The vehicle-to-grid concept will be trialed with a small group of customers this year.

California has had more than its fair share of power problems over the years; perhaps most notably, blackouts caused by wildfires started by local utility provider Pacific Gas & Electric (PG&E). There’s plenty of appetite in the state for solutions to help keep homes powered when things go awry. As reported by Engadget, a new pilot program in California is exploring the use of GM vehicles as roving backup batteries that can supply homes with power and support the electrical grid. 

GM CEO Mary Barra announced the pilot program on Tuesday, which relies on bidirectional charging technology used in GM vehicles. This allows the grid to charge an electric vehicle, while also allowing the vehicle to feed energy back into the grid, often referred to as vehicle-to-grid or “V2G” technology. The company is including this technology in cars using its Ultium electric vehicle platform, and hopes to sell more than a million such equipped vehicles by 2025. 

California’s pilot program aims to investigate the real-world use of vehicle-to-grid technology, trialing the combination of bidirectional charging hardware with the software and infrastructure required to coordinate an EV’s power output with the Californian electrical grid. The aim is to test systems that “will enable power to flow from a charged EV into a customer’s home, automatically coordinating between the EV, home and PG&E’s electric supply.” 

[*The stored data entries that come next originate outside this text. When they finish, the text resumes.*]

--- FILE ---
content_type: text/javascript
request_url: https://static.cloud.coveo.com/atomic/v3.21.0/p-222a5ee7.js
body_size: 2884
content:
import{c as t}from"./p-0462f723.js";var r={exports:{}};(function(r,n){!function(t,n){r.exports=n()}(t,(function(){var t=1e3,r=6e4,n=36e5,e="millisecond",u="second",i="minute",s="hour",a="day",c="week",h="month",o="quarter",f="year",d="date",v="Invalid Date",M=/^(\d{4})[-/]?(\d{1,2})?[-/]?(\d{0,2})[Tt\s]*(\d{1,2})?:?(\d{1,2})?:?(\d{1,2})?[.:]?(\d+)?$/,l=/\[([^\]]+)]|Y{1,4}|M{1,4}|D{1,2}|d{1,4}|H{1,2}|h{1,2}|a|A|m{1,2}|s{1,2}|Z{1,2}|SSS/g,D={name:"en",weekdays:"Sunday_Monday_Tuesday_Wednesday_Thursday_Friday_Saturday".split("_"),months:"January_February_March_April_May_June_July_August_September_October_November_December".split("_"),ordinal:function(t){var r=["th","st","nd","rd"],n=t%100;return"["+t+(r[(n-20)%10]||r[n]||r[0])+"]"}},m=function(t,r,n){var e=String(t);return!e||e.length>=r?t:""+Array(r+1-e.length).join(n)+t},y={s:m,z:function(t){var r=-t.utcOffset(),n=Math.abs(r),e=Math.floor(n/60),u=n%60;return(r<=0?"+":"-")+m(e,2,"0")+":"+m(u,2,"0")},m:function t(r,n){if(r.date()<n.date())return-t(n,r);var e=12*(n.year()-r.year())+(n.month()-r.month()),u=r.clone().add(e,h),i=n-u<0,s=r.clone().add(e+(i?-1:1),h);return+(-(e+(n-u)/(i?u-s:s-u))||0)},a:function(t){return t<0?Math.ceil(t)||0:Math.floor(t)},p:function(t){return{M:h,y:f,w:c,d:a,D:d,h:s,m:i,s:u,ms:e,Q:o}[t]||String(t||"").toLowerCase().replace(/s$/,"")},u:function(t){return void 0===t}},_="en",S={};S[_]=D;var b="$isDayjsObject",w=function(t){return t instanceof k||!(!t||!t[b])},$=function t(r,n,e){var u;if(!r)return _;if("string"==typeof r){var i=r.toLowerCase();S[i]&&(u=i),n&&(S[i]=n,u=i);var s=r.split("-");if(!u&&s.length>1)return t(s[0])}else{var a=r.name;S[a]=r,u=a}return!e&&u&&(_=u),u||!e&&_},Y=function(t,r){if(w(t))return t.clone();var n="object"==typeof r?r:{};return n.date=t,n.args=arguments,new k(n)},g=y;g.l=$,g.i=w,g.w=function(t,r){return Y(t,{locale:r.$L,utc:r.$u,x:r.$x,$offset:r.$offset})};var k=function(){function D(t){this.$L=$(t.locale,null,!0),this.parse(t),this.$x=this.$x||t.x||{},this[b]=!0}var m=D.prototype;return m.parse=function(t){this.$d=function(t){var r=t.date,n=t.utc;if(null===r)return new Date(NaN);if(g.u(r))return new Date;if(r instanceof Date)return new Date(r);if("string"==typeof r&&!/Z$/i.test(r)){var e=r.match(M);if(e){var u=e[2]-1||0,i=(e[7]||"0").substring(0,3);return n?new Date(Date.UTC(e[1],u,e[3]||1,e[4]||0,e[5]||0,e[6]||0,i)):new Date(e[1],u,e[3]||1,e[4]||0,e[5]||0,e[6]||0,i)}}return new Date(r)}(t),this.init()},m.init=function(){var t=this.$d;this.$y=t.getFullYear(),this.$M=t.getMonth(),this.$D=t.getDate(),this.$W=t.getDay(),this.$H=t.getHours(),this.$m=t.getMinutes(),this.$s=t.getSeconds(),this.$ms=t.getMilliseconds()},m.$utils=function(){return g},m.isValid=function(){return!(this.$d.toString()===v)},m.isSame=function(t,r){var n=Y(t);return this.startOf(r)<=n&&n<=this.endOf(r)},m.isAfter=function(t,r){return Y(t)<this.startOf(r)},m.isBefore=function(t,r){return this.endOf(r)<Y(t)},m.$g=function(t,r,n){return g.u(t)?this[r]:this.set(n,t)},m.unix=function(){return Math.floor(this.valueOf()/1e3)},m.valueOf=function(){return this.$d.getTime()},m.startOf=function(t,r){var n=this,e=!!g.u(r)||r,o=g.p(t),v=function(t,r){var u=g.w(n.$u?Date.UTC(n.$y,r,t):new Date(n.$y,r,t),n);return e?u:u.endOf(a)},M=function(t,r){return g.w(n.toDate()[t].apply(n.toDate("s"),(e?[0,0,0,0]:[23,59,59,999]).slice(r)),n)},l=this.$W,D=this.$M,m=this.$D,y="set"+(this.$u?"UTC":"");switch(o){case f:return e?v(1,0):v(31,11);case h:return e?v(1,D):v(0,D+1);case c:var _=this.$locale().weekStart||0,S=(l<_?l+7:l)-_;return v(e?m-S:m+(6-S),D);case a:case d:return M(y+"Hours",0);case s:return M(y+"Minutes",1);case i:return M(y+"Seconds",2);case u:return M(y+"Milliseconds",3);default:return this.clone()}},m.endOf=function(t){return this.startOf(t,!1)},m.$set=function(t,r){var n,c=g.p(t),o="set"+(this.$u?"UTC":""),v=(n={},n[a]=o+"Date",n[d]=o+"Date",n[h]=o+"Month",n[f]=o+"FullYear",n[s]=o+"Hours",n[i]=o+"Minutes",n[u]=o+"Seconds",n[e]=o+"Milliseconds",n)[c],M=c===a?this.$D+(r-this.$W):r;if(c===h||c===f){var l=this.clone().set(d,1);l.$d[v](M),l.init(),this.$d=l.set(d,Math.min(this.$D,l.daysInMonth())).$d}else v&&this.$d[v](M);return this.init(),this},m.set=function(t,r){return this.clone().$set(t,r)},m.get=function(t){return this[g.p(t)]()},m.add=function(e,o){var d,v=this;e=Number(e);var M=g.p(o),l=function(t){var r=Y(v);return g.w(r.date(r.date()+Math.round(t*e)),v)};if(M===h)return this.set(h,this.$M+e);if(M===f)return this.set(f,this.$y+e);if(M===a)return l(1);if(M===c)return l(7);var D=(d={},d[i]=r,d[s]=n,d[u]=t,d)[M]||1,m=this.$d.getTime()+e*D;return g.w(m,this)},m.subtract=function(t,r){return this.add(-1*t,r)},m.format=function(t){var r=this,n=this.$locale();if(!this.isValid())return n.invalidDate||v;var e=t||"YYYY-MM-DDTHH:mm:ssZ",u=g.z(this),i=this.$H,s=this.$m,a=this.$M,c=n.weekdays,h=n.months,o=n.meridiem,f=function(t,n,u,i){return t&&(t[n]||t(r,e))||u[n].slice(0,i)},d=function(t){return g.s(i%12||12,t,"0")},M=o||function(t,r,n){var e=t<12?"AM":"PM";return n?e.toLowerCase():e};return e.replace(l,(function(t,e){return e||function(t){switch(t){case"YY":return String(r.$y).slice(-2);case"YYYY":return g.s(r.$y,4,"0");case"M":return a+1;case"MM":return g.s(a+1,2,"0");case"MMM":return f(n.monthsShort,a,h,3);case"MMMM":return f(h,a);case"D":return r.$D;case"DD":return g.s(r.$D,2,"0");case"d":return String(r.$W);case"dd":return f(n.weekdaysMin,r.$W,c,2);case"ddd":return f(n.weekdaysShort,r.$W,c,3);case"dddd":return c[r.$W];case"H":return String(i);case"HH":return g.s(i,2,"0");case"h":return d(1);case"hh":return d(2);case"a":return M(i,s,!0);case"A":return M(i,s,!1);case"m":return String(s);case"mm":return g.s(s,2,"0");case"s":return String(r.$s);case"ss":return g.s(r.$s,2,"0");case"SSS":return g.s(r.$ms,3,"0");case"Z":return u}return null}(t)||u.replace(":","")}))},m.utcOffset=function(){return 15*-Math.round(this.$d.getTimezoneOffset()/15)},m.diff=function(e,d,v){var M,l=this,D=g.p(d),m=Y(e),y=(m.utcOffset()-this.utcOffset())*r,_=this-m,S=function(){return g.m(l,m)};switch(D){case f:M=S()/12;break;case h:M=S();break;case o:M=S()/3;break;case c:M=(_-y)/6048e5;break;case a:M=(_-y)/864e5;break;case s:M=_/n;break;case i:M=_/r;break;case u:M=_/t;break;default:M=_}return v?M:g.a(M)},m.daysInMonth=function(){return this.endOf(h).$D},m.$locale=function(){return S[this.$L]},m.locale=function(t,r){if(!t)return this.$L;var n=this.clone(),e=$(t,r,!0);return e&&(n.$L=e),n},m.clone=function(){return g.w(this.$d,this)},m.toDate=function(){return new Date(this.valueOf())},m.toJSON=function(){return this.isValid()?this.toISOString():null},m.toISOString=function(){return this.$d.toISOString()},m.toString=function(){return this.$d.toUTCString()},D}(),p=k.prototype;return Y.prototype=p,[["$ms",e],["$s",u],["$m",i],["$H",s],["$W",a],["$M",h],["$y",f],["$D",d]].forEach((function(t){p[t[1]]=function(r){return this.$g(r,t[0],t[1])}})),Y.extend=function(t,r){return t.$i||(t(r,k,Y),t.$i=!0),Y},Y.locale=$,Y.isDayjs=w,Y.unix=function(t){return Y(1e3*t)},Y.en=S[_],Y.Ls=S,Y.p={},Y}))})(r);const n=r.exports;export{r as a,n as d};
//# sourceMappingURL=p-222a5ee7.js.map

After initial tests take place, a trial with a small group of PG&E customers will take place. This will scale up to “large customer trials” later this year if all goes to plan. The program will employ a variety of GM vehicles in the testing process.

GM spokesperson Rick Spina noted that GM’s vehicles are already capable of providing bidirectional charging capability as they exist on the market at present. However, the trial is about solving the software and infrastructure issues around making vehicle-to-grid operation simple, functional, and accessible for customers. “Imagine a future in which there’s an EV in every garage that functions as a backup power source whenever it’s needed,” said Spina.

Vehicle-to-grid operation is a feature that’s beginning to gain prominence in the EV space, generally under the ISO 15118 standard concerning communication between EVs and the grid. Certain models of the Ford F-150 Lightning will be able to power a house if required, and Volkswagen and Nissan are eager to get in on the action too.

Outside of covering for blackouts, the technology also promises to be useful in allowing houses to run off a vehicle’s battery power during expensive peak electricity periods, with the car recharging later during cheaper off-peak periods. Vehicle batteries could also be used to help stabilize the grid, serving as a large distributed power source capable of responding to surges in demand far more quickly than conventional power plants.

Automakers and utility companies alike are keen to develop the hardware and software solutions necessary to make vehicle-to-grid operation straightforward and mainstream. It’s early days yet, but the first pieces of the puzzle are in place; expect to see vehicle-to-grid trials expand to other jurisdictions around the country if all goes to plan in California.